Por Mackysuel Mendes Lins – 17/11/2016
Já se fala, há muito tempo, em superlotação carcerária. Agora imagina se o STF reconhecer, no mérito das ADC’s que lá tramitam (e que estão em discussão em plenário virtual se firma ou não repercussão geral), o atropelamento de princípios constitucionais.
Está em jogo um dos mais importantes, inclusive é cláusula pétrea, o princípio da presunção de inocência (ou da não culpa) que determina com clareza que “ninguém será considerado culpado até o trânsito em julgado de sentença penal condenatória”.

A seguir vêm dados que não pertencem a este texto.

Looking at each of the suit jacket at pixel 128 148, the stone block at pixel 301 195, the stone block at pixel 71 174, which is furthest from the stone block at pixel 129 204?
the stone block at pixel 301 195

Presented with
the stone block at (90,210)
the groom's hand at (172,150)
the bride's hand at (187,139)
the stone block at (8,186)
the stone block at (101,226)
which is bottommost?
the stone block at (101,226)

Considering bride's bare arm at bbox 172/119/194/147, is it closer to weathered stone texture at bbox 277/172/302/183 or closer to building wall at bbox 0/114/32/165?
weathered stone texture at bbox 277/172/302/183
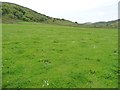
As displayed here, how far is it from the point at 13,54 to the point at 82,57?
865 cm

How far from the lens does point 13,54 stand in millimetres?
36250

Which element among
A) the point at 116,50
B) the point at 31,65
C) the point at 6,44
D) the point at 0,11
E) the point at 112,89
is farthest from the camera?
the point at 0,11

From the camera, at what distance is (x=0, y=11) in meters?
118

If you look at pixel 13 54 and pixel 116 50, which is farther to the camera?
pixel 116 50

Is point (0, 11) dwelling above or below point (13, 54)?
above

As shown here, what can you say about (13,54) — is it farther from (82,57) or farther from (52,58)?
(82,57)

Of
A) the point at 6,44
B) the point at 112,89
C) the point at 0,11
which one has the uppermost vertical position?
the point at 0,11

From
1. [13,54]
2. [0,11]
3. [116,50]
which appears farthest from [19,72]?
[0,11]

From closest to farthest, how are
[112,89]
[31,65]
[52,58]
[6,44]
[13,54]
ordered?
[112,89], [31,65], [52,58], [13,54], [6,44]

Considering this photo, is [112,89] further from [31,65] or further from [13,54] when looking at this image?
[13,54]

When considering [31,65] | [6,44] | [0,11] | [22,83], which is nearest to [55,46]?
[6,44]

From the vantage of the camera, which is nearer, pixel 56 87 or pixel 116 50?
pixel 56 87

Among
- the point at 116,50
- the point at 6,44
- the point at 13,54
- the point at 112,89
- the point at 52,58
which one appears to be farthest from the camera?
the point at 6,44

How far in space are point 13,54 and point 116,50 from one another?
554 inches
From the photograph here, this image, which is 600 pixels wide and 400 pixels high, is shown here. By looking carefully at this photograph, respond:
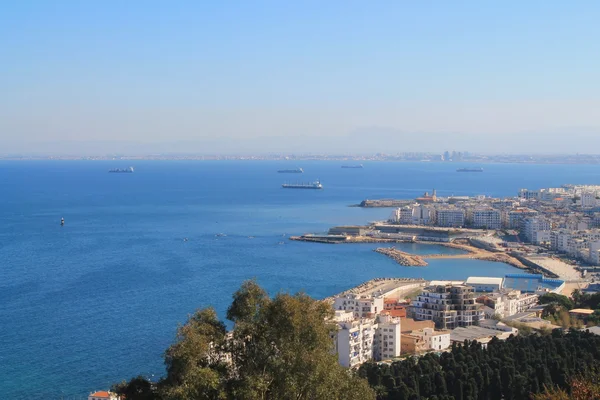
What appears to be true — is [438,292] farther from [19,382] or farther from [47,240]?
[47,240]

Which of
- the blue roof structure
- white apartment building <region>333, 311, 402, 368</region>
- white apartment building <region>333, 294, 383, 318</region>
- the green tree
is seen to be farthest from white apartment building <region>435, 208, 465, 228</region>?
white apartment building <region>333, 311, 402, 368</region>

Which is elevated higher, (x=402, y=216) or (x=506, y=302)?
(x=506, y=302)

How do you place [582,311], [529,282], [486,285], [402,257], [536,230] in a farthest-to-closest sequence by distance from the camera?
1. [536,230]
2. [402,257]
3. [529,282]
4. [486,285]
5. [582,311]

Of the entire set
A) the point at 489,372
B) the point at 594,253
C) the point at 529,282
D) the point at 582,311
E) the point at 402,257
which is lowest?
the point at 402,257

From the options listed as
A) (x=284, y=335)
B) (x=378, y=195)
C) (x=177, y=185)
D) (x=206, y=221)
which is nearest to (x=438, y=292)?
(x=284, y=335)

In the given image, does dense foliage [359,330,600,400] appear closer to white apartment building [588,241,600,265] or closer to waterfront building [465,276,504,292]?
waterfront building [465,276,504,292]

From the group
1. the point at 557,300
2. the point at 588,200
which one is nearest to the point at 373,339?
the point at 557,300

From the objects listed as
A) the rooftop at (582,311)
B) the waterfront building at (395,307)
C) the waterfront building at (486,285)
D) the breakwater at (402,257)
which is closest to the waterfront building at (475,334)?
the waterfront building at (395,307)

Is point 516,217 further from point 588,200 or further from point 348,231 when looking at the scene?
point 348,231
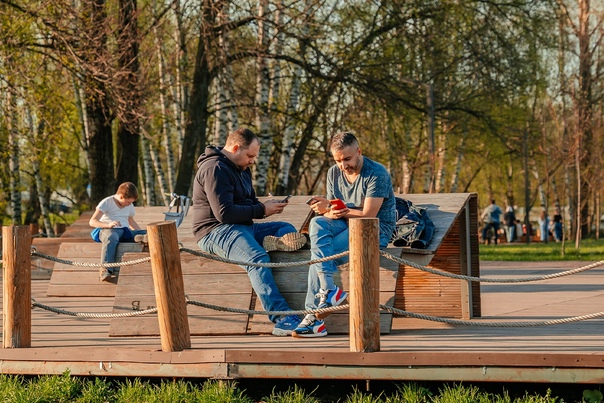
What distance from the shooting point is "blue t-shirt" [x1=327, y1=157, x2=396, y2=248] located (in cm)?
900

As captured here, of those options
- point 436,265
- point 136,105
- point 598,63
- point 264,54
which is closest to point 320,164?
point 264,54

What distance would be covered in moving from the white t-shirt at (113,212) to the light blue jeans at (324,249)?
15.4 ft

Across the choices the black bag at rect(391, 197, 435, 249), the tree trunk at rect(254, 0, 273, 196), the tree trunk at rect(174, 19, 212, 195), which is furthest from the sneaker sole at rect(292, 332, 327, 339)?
the tree trunk at rect(174, 19, 212, 195)

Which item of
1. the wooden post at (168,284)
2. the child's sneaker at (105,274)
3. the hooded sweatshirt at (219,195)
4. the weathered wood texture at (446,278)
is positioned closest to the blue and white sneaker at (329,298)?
the hooded sweatshirt at (219,195)

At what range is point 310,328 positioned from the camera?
8.57 metres

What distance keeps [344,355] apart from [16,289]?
2.86 m

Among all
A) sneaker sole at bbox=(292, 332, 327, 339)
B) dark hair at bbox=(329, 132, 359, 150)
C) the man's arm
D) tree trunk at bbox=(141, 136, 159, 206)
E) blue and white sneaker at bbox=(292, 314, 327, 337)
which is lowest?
sneaker sole at bbox=(292, 332, 327, 339)

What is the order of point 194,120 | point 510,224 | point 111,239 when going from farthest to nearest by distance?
point 510,224 → point 194,120 → point 111,239

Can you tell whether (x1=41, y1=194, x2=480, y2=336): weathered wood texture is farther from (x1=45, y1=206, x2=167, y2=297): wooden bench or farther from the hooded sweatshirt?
(x1=45, y1=206, x2=167, y2=297): wooden bench

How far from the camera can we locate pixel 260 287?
878 centimetres

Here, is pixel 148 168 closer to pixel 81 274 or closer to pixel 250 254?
pixel 81 274

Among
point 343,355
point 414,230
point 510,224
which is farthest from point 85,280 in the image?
point 510,224

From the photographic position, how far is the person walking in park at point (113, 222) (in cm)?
1280

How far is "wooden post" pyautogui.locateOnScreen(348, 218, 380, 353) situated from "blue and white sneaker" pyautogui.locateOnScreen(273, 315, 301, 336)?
1.19m
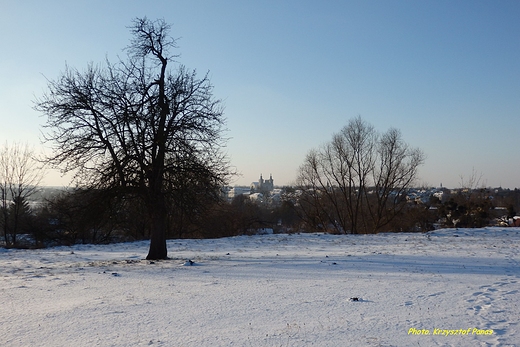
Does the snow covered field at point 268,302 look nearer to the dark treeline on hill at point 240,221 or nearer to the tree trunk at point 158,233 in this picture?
the tree trunk at point 158,233

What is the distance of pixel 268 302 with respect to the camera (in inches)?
309

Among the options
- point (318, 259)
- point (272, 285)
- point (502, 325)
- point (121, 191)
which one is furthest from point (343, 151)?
point (502, 325)

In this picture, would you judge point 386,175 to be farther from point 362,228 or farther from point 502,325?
point 502,325

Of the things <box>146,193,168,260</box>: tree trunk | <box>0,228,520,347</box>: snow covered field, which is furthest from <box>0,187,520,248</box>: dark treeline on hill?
<box>0,228,520,347</box>: snow covered field

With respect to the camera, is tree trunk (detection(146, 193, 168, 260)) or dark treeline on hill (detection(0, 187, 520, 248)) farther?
dark treeline on hill (detection(0, 187, 520, 248))

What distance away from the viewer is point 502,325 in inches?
238

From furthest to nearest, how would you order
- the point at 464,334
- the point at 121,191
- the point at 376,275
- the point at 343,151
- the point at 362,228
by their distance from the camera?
the point at 362,228
the point at 343,151
the point at 121,191
the point at 376,275
the point at 464,334

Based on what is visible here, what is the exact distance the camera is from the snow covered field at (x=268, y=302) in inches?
226

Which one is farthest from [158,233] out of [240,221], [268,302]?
[240,221]

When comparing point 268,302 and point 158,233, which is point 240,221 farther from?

E em nossa ótica, se o STF manter a decisão de liminar e reafirmar no mérito tal possibilidade, será um tanto catastrófico. Quem viver verá.
Isso porque, segundo a Revista Consultor Jurídico, “a julgar pela quantidade de pedidos de Habeas Corpus recebidos pelas cortes máximas em Brasília, o número de atingidos é da ordem de 50 mil pessoas por ano, que passariam a ter de aguardar presas a análise dos seus recursos. O número de réus condenados em segundo grau que hoje aguardam em liberdade o julgamento de recursos no Supremo e no Superior Tribunal de Justiça é incerto, mas se todos os impetrantes de Habeas Corpus nessas cortes hoje estivessem nessa situação, os estados teriam de arcar com R$ 1,1 bilhão a mais, anualmente, com o custeio de presos.”[1]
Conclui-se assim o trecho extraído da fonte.